### WRITTEN REQUEST
Please report every line in the rows below that contains the word "pixel", copying each such line in full.

** begin PROVIDED DATA **

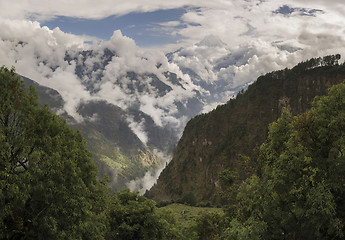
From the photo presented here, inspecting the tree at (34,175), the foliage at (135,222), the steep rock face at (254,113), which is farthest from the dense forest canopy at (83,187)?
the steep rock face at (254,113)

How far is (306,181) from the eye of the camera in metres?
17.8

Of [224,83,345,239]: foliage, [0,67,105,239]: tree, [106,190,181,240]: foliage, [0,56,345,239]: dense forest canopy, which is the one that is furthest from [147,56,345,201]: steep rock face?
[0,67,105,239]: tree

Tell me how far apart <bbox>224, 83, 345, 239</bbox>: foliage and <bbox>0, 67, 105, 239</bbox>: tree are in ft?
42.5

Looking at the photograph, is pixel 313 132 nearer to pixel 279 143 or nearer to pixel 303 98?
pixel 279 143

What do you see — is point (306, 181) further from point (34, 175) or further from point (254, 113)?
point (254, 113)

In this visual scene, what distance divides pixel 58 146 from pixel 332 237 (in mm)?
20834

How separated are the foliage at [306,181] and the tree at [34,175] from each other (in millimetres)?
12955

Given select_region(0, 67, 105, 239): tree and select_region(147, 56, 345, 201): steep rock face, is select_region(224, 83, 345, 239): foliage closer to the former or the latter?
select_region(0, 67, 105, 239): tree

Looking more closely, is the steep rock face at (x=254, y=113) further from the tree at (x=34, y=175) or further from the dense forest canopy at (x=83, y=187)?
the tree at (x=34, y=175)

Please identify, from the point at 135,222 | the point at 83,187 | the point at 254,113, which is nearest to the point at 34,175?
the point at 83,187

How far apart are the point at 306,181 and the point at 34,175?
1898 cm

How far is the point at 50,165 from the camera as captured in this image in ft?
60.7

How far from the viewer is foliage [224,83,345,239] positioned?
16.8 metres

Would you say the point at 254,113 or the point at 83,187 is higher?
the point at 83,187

** end PROVIDED DATA **
** begin PROVIDED DATA **

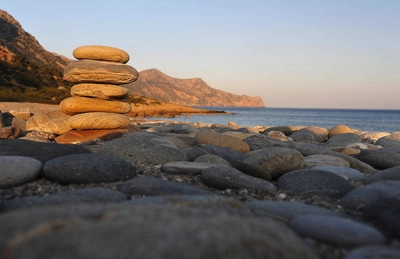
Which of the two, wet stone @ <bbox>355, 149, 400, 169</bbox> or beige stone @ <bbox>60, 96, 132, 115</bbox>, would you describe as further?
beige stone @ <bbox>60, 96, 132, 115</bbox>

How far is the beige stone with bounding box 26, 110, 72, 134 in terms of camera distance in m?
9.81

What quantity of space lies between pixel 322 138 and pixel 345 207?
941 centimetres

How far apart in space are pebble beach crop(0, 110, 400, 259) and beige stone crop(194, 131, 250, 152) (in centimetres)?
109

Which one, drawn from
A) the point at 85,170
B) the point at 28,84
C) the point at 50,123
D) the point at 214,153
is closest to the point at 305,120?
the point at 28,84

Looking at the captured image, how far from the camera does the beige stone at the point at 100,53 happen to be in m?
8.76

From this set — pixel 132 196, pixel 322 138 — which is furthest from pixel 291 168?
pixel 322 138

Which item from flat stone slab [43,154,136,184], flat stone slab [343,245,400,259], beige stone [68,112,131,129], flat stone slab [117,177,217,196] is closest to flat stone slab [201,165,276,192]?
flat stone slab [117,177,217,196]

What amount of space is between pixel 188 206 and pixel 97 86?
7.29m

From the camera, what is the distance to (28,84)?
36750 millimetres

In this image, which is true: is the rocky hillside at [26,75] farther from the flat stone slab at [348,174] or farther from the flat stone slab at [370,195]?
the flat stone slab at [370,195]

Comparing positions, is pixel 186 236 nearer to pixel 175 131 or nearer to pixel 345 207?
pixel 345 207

** end PROVIDED DATA **

### RESULT OF THE TASK
Looking at the photograph, is pixel 313 132 nearer to pixel 279 143 or nearer to pixel 303 98?
pixel 279 143
In this visual scene, what distance divides pixel 58 146 from pixel 332 237 (in mm)?
What quantity of space lies between pixel 322 138 and pixel 345 207?
From this set — pixel 132 196, pixel 322 138 — which is furthest from pixel 291 168?
pixel 322 138
What amount of space is between pixel 188 206 and pixel 97 86?
Comparing positions, is pixel 186 236 nearer to pixel 175 131 or nearer to pixel 345 207?
pixel 345 207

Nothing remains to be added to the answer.